That is no accident, according to the Rev. Miguel González, the congregation's associate pastor.
"We are a coat of many colors that enhances the parish and the community through its many gifts and rich traditions," he said. "We want everyone to feel at home here, to feel welcome."
Juggling cultures in an age of increasing diversity is never easy for a church, even when all of the cultures being juggled are Hispanic.
The South Orlando parish, with more than 4,000 families, is considered one of the most diverse in Central Florida, with newcomers and immigrants from more than three dozen countries, joining longtime English speakers. But by far the largest groups in the congregation are Spanish speakers, who make up just under half of the congregation. In Central Florida, the issues raised by diverse Hispanic cultures are not unique to the Catholic community. Large Protestant congregations in Orlando, like Iglesia Fuente de Agua Viva and Iglesia El Calvario, grapple with the same challenges, including the language of the sermons.
"I try to speak a Spanish that is not too provincial or regional, but more universal," said the Rev. Nino González, 49, of El Calvario. He takes care to avoid colloquialisms particular to one country.
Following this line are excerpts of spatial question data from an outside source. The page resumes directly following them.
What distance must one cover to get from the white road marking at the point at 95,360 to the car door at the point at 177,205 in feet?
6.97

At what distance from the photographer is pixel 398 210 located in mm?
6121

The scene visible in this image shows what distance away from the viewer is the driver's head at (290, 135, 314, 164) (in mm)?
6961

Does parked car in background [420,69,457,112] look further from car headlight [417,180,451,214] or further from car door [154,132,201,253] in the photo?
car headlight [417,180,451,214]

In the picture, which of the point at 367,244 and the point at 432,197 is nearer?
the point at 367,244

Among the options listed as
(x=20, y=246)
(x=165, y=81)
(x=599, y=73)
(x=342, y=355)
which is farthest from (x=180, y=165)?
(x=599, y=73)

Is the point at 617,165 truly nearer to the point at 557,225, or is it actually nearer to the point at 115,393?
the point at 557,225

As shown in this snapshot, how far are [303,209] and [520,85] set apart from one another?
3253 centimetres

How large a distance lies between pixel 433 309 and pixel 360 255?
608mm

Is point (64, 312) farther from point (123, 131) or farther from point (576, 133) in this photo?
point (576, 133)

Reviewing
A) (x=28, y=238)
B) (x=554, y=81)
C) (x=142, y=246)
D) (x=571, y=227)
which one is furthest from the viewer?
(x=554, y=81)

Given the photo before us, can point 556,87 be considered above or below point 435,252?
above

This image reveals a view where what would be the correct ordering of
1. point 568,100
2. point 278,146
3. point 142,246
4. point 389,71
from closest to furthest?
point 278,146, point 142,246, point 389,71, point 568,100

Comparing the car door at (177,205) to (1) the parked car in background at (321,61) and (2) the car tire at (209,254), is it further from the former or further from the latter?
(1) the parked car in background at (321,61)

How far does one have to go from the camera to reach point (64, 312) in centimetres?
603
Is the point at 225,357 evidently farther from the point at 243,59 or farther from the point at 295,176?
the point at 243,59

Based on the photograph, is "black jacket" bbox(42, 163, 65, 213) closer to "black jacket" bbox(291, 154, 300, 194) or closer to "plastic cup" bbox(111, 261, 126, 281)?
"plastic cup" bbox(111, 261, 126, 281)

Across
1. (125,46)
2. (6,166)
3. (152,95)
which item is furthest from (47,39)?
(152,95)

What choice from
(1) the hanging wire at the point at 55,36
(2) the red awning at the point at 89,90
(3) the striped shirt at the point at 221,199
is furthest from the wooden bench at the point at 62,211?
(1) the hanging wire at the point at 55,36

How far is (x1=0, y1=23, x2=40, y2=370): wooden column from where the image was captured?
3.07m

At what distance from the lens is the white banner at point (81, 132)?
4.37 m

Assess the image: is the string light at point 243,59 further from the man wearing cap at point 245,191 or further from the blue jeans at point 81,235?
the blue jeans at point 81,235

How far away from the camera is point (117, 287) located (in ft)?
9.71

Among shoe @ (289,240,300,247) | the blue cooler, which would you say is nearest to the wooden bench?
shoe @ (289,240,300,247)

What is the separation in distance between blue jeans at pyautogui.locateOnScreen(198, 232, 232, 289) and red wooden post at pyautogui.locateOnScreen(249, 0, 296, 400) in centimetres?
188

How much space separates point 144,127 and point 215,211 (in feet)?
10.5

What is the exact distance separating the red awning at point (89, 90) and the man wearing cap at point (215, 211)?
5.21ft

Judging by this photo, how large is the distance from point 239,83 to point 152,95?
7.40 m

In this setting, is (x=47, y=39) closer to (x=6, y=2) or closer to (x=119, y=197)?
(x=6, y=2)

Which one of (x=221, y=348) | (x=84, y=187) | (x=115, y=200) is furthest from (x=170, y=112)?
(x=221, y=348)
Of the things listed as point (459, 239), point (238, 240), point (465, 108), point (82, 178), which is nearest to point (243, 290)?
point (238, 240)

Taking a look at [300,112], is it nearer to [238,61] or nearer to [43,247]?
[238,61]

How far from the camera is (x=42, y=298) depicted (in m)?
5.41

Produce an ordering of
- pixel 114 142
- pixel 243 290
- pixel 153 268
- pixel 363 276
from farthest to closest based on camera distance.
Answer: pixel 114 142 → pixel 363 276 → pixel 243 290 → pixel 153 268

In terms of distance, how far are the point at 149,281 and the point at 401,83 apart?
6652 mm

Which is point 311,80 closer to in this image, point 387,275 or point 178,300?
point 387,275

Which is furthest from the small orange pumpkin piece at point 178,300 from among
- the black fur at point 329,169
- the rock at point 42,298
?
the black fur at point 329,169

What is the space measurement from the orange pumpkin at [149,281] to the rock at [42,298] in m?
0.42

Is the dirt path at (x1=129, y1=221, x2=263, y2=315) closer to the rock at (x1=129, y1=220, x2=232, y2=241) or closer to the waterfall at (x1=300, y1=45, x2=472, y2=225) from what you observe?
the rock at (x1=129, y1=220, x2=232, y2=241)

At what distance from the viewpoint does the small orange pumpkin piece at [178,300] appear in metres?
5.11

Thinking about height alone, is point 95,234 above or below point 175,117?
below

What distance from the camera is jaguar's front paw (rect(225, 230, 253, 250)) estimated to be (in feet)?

At St. John Vianney, Miguel González - like Nino González a native of Puerto Rico - is acutely aware of the many linguistic differences between Spanish speakers from different countries and cultures when he delivers homilies.
"I try to be as conscious of that as I can," he said, "choosing words that convey the message across the board."
Similarly, González said that he and other congregation leaders try to choose worship music from throughout Latin America, because "that's the reality of our Hispanic presence here."
Tony Moreno, a 56-year-old financial planner, came from Cuba in 1961. He is involved in a number of ministries at the church, including the Spanish prayer group.
Hispanics from throughout Latin America and the Caribbean bring very different cultures to the parish, he said, but they are "united by language" and the high priority they place on family ties. In a sense, Moreno said, the congregation is a kind of extended family, made of people from disparate nations who have come to Central Florida in five different decades.
"That's the challenge," he said, "when we come together as a family, when we can learn from each other. That's the beauty of the Catholic Church. The beauty of the diversity is when we can learn from each other. You don't try to impose your culture, but learn other cultures. When Christ is first, the nationalities are second."